### BRIEF
Please reproduce the abstract on DDT and amyloid-β levels word for word, in full.

### EXCERPTED PASSAGE
------------------------------------------------------------------------

Common Pesticide, Dichlorodiphenyltrichloroethane (DDT), Increases Amyloid-β Levels by Impairing the Function of ABCA1 and IDE: Implication for Alzheimer's Disease

While early-onset familial Alzheimer's disease (AD) is caused by a genetic mutation, the vast majority of late-onset AD is likely caused by the combination of genetic and environmental factors. Unlike genetic studies, potential environmental factors affecting AD pathogenesis have not yet been thoroughly investigated. Among environmental factors, pesticides seem to be one of critical environmental contributors to late-onset AD. Recent studies reported that the serum and brains of AD patients have dramatically higher levels of a metabolite of dichlorodiphenyltrichloroethane (DDT). While these epidemiological studies provided initial clues to the environmental risks potentially contributing to disease pathogenesis, a functional approach is required to determine whether they actually have a causal role in disease development. In our study, we addressed this critical knowledge gap by investigating possible mechanisms by which DDT affects amyloid-beta (A beta) levels. We treated H4-A beta PPswe or H4 cells with DDT to analyze its effect on A beta metabolism using A beta production, clearance, and degradation assays. We found that DDT significantly increased the levels of amyloid-beta protein precursor (A beta PP) and beta-site A beta PP-cleaving enzyme1 (BACE1), affecting A beta synthesis pathway in H4-A beta PPswe cells. Additionally, DDT impaired the clearance and extracellular degradation of A beta peptides. Most importantly, we identified for the first time that ATP-binding cassette transporter A1 (ABCA1) and insulin-degrading enzyme (IDE) are the downstream target genes adversely affected by DDT. Our findings provide insight into the molecular mechanisms by which DDT exposure may increase the risk of AD, and it further supports that ABCA1 and IDE may be potential therapeutic targets.

------------------------------------------------------------------------

### GIVEN DATA

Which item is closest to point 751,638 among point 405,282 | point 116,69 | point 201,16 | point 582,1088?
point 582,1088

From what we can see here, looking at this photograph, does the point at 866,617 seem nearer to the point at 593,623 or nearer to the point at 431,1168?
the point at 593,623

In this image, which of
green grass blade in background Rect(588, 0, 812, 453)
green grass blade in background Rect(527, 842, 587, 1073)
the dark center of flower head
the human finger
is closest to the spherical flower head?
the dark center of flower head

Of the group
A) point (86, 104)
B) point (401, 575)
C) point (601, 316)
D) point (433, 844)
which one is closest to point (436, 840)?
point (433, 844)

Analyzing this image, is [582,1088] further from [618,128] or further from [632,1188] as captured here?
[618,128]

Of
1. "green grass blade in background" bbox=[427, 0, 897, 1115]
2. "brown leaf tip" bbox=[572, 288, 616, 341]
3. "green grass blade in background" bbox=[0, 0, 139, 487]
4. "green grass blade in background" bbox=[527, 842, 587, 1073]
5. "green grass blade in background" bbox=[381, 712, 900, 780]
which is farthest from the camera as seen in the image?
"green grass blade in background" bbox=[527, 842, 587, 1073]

------------------------------------------------------------------------

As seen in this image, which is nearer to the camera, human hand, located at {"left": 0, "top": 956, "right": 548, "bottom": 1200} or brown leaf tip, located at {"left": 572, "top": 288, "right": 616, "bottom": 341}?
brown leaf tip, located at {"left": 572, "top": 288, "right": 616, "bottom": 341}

------------------------------------------------------------------------

### EXERCISE RESPONSE
Common Pesticide, Dichlorodiphenyltrichloroethane (DDT), Increases Amyloid-β Levels by Impairing the Function of ABCA1 and IDE: Implication for Alzheimer's Disease

While early-onset familial Alzheimer's disease (AD) is caused by a genetic mutation, the vast majority of late-onset AD is likely caused by the combination of genetic and environmental factors. Unlike genetic studies, potential environmental factors affecting AD pathogenesis have not yet been thoroughly investigated. Among environmental factors, pesticides seem to be one of critical environmental contributors to late-onset AD. Recent studies reported that the serum and brains of AD patients have dramatically higher levels of a metabolite of dichlorodiphenyltrichloroethane (DDT). While these epidemiological studies provided initial clues to the environmental risks potentially contributing to disease pathogenesis, a functional approach is required to determine whether they actually have a causal role in disease development. In our study, we addressed this critical knowledge gap by investigating possible mechanisms by which DDT affects amyloid-beta (A beta) levels. We treated H4-A beta PPswe or H4 cells with DDT to analyze its effect on A beta metabolism using A beta production, clearance, and degradation assays. We found that DDT significantly increased the levels of amyloid-beta protein precursor (A beta PP) and beta-site A beta PP-cleaving enzyme1 (BACE1), affecting A beta synthesis pathway in H4-A beta PPswe cells. Additionally, DDT impaired the clearance and extracellular degradation of A beta peptides. Most importantly, we identified for the first time that ATP-binding cassette transporter A1 (ABCA1) and insulin-degrading enzyme (IDE) are the downstream target genes adversely affected by DDT. Our findings provide insight into the molecular mechanisms by which DDT exposure may increase the risk of AD, and it further supports that ABCA1 and IDE may be potential therapeutic targets.